**COMPLETE THE FOLLOWING**
1. Using the plasma TV text, answer these:
(a) Which two gases does a plasma TV contain?
(b) In what directions are the electrodes placed?
(c) How many colors can plasma produce?
2. Pick up the explanation of how plasma TV screens work and carry it on from its final sentence.

**SOURCE DOCUMENT**
___

Understanding the technology behind a plasma TV screen

Plasma televisions provide several benefits over LCD, LED and 3D TV models, but why? How do plasma TVs work to bring you a sharp picture in such a small space? We'll explain.

Did you know that a plasma TV contains neon and xenon gases? Even though plasma televisions are just a few inches deep, the two gases are in hundreds of thousands of tiny cells sandwiched between two pieces of glass. Electrodes are also sandwiched inside; they're on both sides of the cells containing the neon and xenon. The electrodes are placed vertically and horizontally. Based on the incoming signal received, the TV uses the electrodes to charge the neon and xenon, producing light invisible to your eyes. However, as they light up, they light interior surfaces coated with phosphors. Phosphors can only produce light after being struck by another light source. And the human eye can see the light produced by the phosphors. A plasma TV screen is made up of thousands of pixels (aka dots). Each pixel has three subpixels. Each is filled with either red, yellow or blue light phosphor. Depending on the pulses of the current, the TV decreases or increases the amount of red, yellow and green to make every hue in the color spectrum. In fact, plasma can produce 16 million colors that bring shows, movies and video games to life.

___

**PROVIDED MATERIAL**
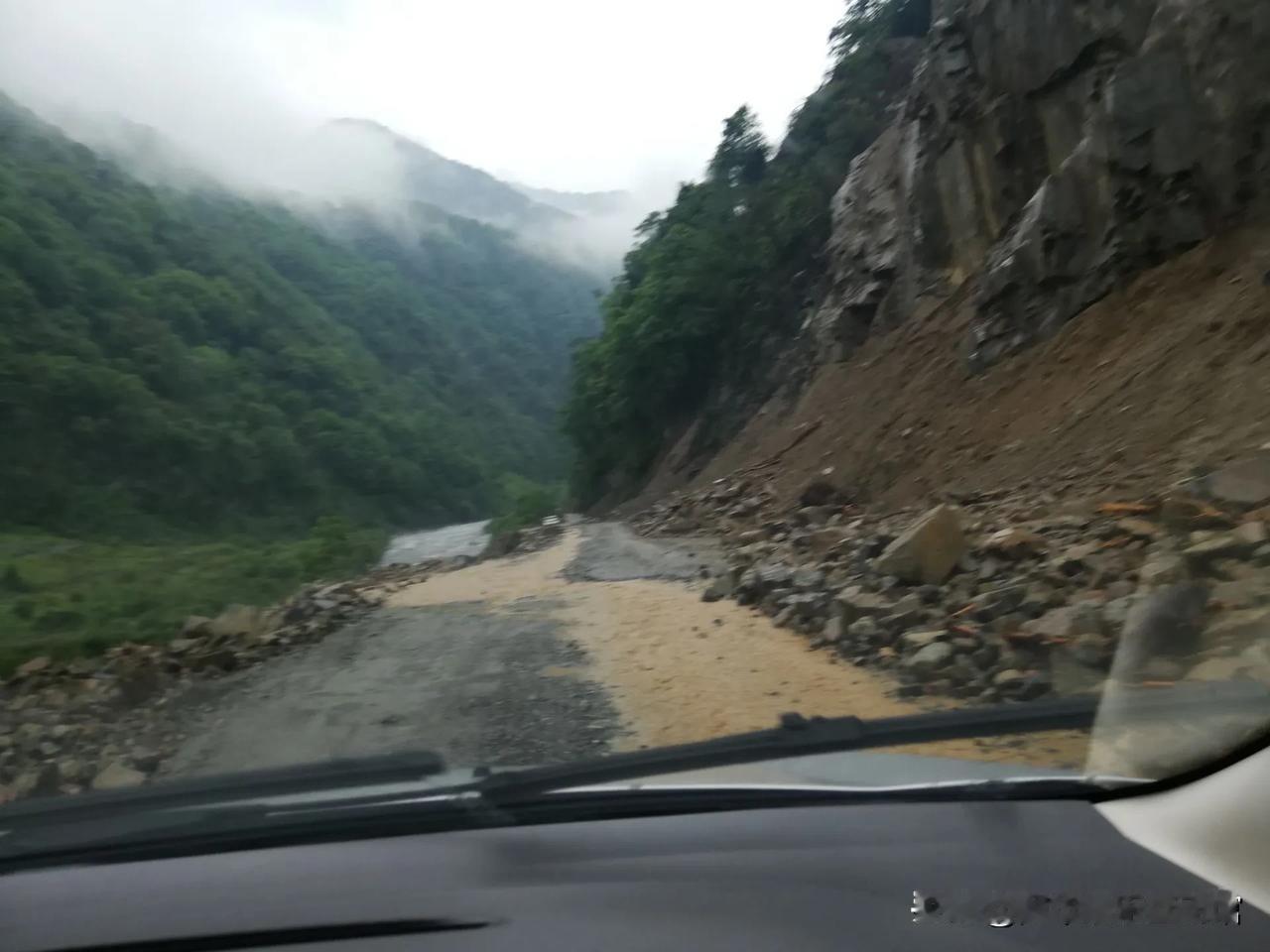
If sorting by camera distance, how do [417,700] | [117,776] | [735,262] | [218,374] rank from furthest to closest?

___

**YOUR RESPONSES**
1.
(a) Neon and xenon.
(b) Vertically and horizontally.
(c) 16 million.

2.
Benefits and drawbacks

Because plasma technology produces so many colors, they're not only great for TV and movie watching, but also gaming. They usually have inputs that allow you to use your laptop with the television. Light flooding in a sunny room won't affect the view on the screen. High-definition plasma TVs produce detailed images. When you're viewing from the sidelines, you still see a good picture because plasmas produce a wide viewing angle.

In older models, images could be "burned in" to the display. Today's models aren't as prone to burn-in. Even though plasma works in a well-lit room, an LCD provides an even bright picture. On the flip side, a plasma does better than LCD in low light. Plasmas cost more than other televisions. Plasmas have a life span of about 30,000 hours, which is shorter than other models. Plasmas also break more easily than other televisions.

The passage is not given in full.